Normal Metal-Superconductor Near-Field Thermal Diodes and Transistors

TL;DR

This paper theoretically demonstrates that combining superconductors with normal metals in near-field configurations enables highly efficient thermal diodes and tunable transistors, advancing thermal device technology.

Contribution

It introduces a novel approach using superconducting materials in near-field thermal devices, achieving near-unity rectification and tunable amplification.

Findings

Near-unity rectification ratios close to the superconducting critical temperature.

Tunable thermal transistor operation via temperature, thickness, and gap adjustments.

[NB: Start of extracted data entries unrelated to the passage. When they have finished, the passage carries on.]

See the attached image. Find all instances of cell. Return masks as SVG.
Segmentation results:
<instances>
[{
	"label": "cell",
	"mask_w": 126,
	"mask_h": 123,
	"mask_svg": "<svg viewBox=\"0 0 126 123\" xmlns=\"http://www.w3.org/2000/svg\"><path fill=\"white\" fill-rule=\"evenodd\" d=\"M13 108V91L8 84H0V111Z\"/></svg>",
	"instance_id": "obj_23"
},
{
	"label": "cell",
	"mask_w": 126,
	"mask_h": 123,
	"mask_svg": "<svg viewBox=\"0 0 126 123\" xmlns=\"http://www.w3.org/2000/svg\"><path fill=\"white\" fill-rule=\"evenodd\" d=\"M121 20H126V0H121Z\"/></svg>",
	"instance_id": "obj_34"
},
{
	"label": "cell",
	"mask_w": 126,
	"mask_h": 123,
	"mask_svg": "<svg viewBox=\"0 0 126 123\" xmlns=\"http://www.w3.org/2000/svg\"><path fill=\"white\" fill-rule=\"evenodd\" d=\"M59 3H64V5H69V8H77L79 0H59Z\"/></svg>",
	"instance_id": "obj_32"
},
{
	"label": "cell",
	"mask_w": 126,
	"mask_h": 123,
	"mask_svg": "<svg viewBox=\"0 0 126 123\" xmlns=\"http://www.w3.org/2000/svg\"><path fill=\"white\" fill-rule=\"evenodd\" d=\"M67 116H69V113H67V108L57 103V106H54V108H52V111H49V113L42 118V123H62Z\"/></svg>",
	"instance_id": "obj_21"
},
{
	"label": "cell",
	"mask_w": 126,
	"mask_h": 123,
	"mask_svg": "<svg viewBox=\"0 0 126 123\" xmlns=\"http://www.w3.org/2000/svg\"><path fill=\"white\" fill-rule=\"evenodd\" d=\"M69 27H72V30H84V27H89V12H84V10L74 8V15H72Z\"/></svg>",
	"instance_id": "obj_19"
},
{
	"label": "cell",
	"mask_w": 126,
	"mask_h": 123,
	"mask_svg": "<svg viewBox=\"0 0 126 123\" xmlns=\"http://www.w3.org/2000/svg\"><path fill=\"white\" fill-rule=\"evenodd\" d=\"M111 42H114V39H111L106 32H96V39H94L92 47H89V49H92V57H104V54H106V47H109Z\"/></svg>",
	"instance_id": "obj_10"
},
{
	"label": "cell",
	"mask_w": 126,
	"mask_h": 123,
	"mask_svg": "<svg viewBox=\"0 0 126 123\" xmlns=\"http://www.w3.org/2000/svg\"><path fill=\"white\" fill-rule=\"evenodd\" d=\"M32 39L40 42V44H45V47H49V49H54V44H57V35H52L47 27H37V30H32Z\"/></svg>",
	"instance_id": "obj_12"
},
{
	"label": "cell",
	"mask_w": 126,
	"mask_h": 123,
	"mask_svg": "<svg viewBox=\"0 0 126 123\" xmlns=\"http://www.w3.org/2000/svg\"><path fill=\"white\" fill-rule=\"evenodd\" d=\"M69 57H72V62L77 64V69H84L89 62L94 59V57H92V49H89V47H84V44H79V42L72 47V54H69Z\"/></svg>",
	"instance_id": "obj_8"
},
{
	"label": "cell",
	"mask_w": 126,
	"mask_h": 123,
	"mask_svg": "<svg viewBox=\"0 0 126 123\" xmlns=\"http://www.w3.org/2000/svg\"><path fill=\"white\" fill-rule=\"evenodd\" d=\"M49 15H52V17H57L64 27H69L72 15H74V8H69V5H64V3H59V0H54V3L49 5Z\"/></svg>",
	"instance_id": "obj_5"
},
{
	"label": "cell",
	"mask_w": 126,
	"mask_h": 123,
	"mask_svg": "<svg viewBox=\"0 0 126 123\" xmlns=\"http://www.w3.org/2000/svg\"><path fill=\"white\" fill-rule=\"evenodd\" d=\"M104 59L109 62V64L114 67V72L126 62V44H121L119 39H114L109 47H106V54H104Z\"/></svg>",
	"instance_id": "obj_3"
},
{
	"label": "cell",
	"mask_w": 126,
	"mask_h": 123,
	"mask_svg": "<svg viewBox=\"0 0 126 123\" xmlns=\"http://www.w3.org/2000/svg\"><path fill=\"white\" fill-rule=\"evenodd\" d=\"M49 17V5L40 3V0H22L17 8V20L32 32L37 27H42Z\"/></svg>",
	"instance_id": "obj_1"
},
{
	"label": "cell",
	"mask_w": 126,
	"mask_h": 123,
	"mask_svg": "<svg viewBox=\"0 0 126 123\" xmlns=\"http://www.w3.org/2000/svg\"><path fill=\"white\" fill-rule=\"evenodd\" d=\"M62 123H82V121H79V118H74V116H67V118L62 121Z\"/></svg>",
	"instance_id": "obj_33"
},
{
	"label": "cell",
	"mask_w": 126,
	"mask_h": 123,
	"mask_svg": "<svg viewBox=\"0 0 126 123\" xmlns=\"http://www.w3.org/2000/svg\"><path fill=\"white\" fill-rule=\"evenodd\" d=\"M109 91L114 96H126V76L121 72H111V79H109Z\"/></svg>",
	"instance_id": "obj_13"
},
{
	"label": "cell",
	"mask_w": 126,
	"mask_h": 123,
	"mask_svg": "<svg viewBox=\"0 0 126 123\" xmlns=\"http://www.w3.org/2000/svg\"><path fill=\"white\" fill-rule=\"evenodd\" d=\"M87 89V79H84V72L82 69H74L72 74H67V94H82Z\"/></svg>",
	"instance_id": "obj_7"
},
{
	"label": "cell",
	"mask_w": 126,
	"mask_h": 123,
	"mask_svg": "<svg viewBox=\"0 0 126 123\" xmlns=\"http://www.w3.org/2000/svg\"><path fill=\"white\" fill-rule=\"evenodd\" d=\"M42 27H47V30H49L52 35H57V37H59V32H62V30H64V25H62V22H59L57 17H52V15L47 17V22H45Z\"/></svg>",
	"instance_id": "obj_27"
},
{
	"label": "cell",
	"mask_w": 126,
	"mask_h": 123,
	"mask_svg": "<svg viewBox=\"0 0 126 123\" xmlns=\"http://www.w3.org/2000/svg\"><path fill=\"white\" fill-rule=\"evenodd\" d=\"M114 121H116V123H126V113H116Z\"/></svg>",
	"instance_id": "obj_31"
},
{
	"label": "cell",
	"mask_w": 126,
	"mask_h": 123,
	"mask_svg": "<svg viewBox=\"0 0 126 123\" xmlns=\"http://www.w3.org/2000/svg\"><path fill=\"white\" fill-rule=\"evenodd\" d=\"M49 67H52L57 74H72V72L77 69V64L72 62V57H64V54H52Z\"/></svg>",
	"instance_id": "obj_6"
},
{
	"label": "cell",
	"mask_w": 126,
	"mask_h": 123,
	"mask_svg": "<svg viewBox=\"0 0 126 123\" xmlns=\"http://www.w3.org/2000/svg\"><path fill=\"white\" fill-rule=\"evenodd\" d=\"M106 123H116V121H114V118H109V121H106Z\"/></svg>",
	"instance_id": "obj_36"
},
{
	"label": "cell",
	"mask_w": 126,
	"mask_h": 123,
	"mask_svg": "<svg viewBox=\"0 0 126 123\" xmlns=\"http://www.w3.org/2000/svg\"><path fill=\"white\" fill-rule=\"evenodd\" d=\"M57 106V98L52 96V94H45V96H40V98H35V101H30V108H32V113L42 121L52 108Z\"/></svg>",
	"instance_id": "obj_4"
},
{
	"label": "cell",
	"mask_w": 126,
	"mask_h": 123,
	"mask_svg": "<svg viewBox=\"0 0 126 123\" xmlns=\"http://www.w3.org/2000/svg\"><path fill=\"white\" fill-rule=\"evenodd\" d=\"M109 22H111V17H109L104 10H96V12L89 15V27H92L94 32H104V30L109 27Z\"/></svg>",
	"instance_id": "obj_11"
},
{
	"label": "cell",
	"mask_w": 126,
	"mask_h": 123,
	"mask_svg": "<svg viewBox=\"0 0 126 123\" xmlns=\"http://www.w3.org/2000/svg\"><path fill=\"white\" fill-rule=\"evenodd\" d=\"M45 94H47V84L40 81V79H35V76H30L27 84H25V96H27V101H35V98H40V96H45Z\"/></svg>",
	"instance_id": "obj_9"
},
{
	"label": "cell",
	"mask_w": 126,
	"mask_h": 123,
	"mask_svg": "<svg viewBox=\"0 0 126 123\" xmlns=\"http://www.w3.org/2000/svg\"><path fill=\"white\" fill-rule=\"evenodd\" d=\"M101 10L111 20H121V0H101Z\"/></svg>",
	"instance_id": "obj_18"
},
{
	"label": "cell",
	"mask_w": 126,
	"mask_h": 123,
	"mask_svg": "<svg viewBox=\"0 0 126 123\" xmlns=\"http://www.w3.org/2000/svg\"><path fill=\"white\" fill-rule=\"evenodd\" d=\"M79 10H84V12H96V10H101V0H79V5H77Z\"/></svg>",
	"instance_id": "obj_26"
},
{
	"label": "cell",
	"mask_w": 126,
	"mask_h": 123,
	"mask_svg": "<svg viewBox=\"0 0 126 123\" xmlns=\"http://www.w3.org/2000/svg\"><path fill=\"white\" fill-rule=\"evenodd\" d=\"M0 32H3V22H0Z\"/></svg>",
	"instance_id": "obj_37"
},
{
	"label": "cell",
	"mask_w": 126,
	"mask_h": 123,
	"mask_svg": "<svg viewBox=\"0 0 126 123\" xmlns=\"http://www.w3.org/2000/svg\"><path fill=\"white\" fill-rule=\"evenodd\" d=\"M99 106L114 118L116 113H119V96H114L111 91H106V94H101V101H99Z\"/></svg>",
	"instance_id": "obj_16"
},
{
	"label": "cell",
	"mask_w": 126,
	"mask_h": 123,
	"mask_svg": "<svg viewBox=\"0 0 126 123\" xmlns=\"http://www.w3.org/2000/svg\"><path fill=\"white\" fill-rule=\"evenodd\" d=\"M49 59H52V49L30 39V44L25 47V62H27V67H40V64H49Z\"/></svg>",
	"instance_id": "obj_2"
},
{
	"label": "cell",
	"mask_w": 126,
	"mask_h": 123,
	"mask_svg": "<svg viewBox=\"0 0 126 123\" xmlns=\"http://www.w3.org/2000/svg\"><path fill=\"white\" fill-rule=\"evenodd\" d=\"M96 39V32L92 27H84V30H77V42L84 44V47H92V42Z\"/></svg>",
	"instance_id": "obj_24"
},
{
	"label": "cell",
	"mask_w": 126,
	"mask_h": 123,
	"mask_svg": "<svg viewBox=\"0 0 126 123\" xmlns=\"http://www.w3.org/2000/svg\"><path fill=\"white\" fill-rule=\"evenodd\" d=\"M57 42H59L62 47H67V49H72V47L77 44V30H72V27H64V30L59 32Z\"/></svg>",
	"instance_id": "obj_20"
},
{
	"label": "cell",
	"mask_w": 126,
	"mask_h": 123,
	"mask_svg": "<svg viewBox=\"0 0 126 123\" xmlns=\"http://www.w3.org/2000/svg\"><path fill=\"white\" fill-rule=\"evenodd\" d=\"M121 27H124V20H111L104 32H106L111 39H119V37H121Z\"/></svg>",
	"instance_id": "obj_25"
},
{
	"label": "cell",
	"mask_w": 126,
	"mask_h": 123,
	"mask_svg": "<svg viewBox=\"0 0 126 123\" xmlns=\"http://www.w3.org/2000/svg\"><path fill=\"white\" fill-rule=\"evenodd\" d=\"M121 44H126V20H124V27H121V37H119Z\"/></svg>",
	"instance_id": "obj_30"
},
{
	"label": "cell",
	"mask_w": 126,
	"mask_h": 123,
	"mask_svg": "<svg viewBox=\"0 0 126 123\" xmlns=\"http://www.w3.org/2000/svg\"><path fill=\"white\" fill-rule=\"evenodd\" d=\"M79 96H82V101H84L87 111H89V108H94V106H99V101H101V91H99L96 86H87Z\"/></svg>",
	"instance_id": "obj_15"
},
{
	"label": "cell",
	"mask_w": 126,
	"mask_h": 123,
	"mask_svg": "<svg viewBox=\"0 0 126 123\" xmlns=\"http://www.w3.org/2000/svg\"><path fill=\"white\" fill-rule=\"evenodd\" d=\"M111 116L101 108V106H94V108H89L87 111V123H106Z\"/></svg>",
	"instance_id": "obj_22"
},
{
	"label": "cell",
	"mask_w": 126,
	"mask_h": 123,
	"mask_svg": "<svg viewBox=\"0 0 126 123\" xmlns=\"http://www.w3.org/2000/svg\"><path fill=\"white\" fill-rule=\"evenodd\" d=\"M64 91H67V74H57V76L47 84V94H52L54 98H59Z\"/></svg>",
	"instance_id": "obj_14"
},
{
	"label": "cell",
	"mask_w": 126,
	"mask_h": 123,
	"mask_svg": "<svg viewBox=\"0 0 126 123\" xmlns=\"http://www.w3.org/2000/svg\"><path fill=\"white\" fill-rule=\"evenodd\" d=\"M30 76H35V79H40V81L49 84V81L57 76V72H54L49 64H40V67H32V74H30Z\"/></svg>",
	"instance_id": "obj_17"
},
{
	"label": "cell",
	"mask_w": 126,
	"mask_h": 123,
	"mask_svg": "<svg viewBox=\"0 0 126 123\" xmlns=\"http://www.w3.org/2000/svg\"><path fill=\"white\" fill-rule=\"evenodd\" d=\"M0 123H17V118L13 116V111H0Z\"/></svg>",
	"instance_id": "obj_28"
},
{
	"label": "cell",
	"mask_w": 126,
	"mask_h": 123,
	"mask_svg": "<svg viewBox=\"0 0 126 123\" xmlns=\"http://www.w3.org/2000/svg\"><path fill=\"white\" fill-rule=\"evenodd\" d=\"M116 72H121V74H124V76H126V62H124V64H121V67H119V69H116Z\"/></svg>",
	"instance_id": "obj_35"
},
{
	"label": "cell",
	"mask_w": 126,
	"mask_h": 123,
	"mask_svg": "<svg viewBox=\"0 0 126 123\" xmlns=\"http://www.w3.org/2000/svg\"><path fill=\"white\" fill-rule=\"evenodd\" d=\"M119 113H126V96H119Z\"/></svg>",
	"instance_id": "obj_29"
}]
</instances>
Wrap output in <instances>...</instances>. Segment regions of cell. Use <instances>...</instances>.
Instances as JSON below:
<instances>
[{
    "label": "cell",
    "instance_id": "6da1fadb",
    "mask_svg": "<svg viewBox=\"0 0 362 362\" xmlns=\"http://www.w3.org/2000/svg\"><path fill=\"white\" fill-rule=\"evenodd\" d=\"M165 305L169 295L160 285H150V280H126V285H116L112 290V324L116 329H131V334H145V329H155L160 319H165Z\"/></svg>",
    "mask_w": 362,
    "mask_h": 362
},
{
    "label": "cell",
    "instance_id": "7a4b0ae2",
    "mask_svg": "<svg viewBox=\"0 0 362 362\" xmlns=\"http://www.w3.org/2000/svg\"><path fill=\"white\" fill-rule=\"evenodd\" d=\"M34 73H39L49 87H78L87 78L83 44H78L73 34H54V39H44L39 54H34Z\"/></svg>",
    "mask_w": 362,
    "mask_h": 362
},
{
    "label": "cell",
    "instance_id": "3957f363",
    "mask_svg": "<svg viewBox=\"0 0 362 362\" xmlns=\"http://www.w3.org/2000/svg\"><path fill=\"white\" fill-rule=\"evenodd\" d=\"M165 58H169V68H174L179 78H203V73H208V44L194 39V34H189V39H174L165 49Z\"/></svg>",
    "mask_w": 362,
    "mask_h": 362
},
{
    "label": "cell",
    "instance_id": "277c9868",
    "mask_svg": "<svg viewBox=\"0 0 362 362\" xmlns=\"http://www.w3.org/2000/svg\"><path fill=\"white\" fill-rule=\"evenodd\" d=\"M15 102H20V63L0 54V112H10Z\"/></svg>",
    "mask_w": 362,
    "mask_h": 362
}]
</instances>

Potential for superconductors in advanced near-field thermal device applications.

Abstract

In recent years there has been a number of proposals of thermal devices operating in the near-field regime that make use of phase-transition materials. Here, we present a theoretical study of near-field thermal diodes and transistors that combine superconducting materials with normal (non-superconducting) metals. To be precise, we show that a system formed by two parallel plates made of Nb and Au can exhibit unprecedented rectification ratios very close to unity at temperatures around Nb superconducting critical temperature and for a wide range of gap size values within the near-field regime. Moreover, we also show that a superconducting Nb layer placed between Au plates can operate as a near-field thermal transistor where the amplification factor can be greatly tuned by varying different parameters such as the temperature and thickness of the Nb layer or the distance between the Nb layer and the Au plates. Overall, our work shows the potential of the use of superconductors for the realization of near-field thermal devices.